In a classic table-bureau design, the main structural elements of this unusually large antique desk reflect the Louis XIII style, characterized by graceful torsades or spiral turnings and a toupie ornament rising from the center of the “H” stretcher. Entirely hand-carved from solid French walnut, particularly distinctive are the rounded joints supporting the verticals and the toupie ornament punctuated at the four corners by fleurons or stylized blossoms. The top is bordered by a frieze in a palmette pattern.
Based on a late 16th century design, this 19th century desk has two drawers (not visible in the photograph) with original, highly ornamental drawer pulls.
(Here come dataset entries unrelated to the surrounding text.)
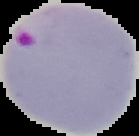 From a thin blood film. Malaria status: parasitized. Image is 139×136 pixels. The area outside the segmented cell region is set to black.Classify this cell by malaria status.
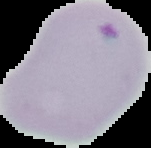
Parasitized.

Summary:
  - Image size: 151×148 pixels
  - Image type: segmented cell region on a black background
  - Preparation: thin blood smear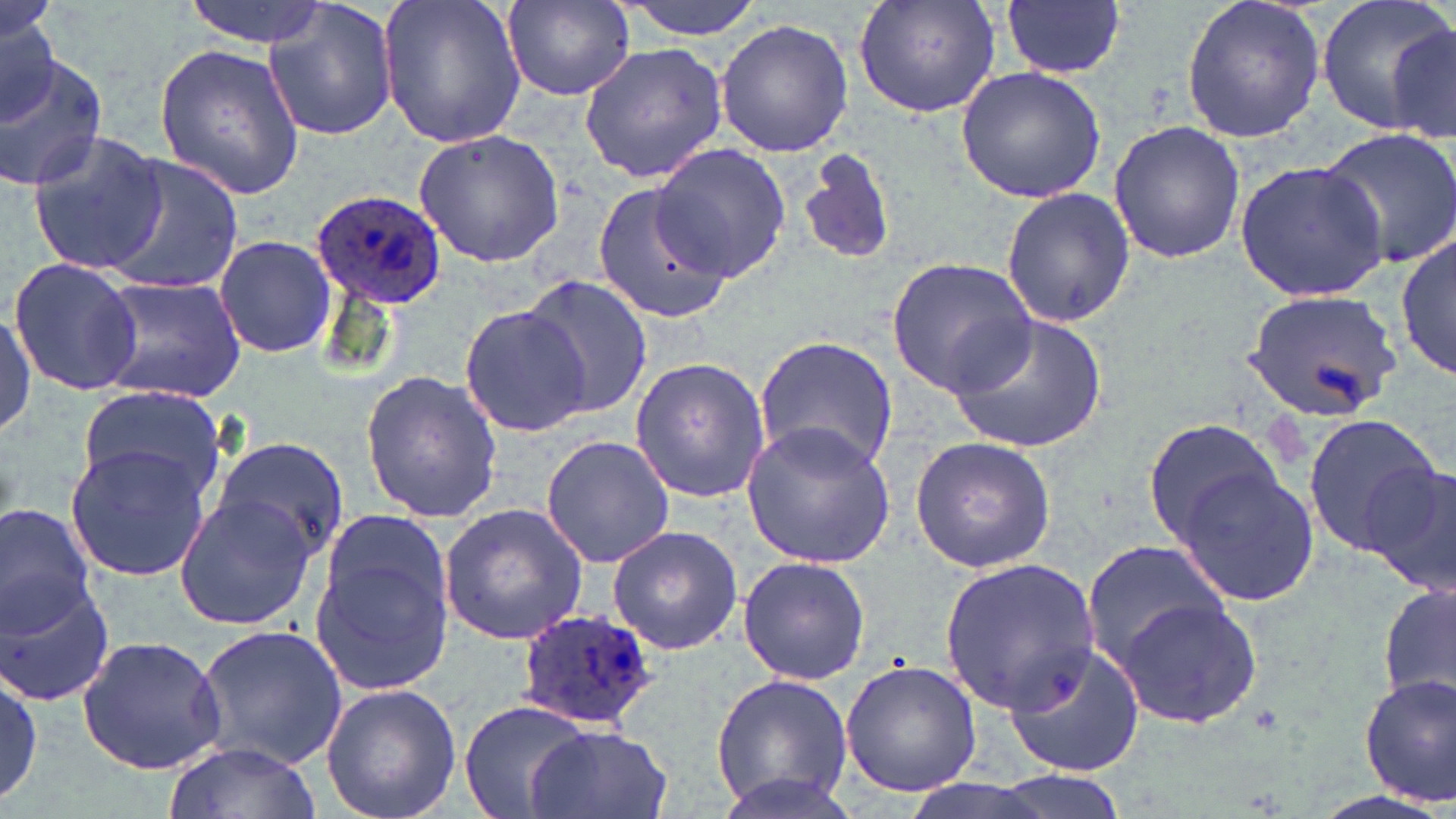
A larger, more heavily carved version of this same design was used by the author, Victor Hugo, at his home, Hauteville House, on the island of Guernsey during his exile from France. Photographs of the interior of the Hauteville House show how well such a Louis XIII style piece blends with Medieval and Renaissance styles. For other Louis XIII style pieces featuring torsades, see confiturier 1036, small cabinet 9230, and table 9310.
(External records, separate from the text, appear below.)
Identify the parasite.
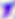
This is Toxoplasma gondii.

Summary:
  - Modality: photomicrograph
  - Magnification: 400xClassify this cell by malaria status.
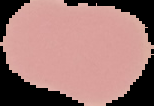

It is uninfected.

Summary:
  - Image size: 154×106 pixels
  - Preparation: thin blood film
  - Image type: segmented cell region on a black background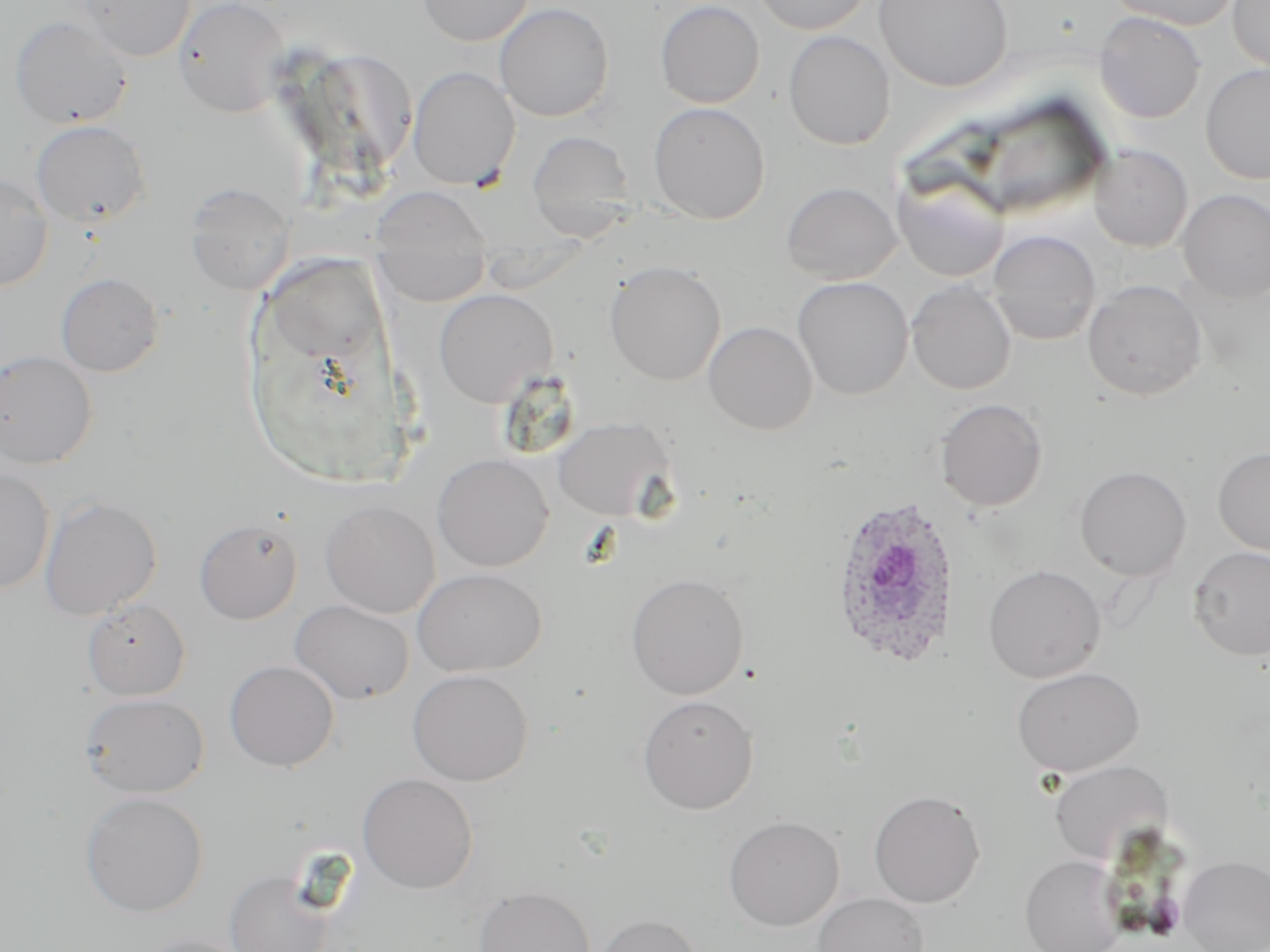
Summary:
  - Coordinate format: approximate bounding boxes as [x1, y1, x2, y2] in pixels
  - Plasmodium ovale-infected red blood cell locations: [828, 493, 962, 669]
  - Uninfected red blood cell locations: [77, 0, 196, 61], [173, 0, 289, 117], [416, 0, 533, 46], [655, 0, 765, 108], [750, 0, 873, 35], [875, 0, 1012, 91], [1108, 0, 1242, 30], [1228, 0, 1270, 73], [494, 2, 614, 121], [1094, 11, 1206, 123], [10, 16, 134, 129], [783, 31, 895, 150], [1200, 64, 1270, 184], [407, 66, 520, 190], [648, 102, 770, 224], [31, 120, 151, 227], [527, 130, 636, 237], [1089, 144, 1193, 252], [892, 171, 1010, 282], [0, 173, 53, 291], [780, 181, 901, 284], [185, 182, 296, 295], [373, 187, 488, 256], [1178, 189, 1270, 302], [985, 230, 1102, 346], [375, 254, 489, 306], [604, 261, 726, 386], [56, 272, 165, 377], [792, 276, 914, 400], [1082, 279, 1207, 400], [907, 280, 1016, 395], [433, 288, 557, 407], [703, 320, 818, 434], [0, 349, 97, 468], [935, 398, 1048, 512], [552, 417, 675, 521], [1213, 446, 1270, 557], [432, 454, 554, 572], [1074, 465, 1192, 580], [0, 468, 55, 593], [39, 495, 162, 620], [320, 500, 440, 618], [194, 517, 302, 625], [1188, 545, 1270, 661], [983, 564, 1106, 683], [412, 568, 546, 676], [626, 572, 749, 699], [82, 599, 190, 701], [289, 599, 415, 705], [224, 660, 340, 771], [1011, 666, 1144, 776], [407, 669, 534, 785], [80, 692, 210, 798], [637, 694, 759, 814], [1048, 759, 1174, 865], [356, 773, 478, 894], [868, 789, 986, 908], [79, 791, 209, 917], [723, 815, 844, 930], [1020, 854, 1125, 952], [1178, 855, 1270, 952], [225, 869, 334, 952], [474, 885, 597, 952], [812, 892, 930, 952], [591, 912, 704, 952], [132, 934, 253, 952]
  - Slide-level diagnosis: Plasmodium ovale
  - Preparation: thin blood film
  - Field of view: one of a larger specimen
  - Modality: optical microscopy
  - Stain: May-Grünwald-Giemsa
  - Image size: 1270×952 pixels
  - Magnification: 1000x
Boccador, Jacqueline, Le Mobilier Français du Moyen Age à la Renaissance, Editions d’Art Monelle Hayot (Saint-Just-en-Chaussée, 1988); Charles, Corinne, Victor Hugo, Visions d'Intérieurs, du Meuble au Décor (Paris-Musées, Paris, 2003); Rousseau, Francis, Le Grand Livre des Meubles (Copyright Studio, Paris, 1999)
Although larger than the typical table-bureau of the 17th century, the size of this table allows it to serve a number of functions in an office, library, kitchen or any room where an ample horizontal surface and two drawers are desirable.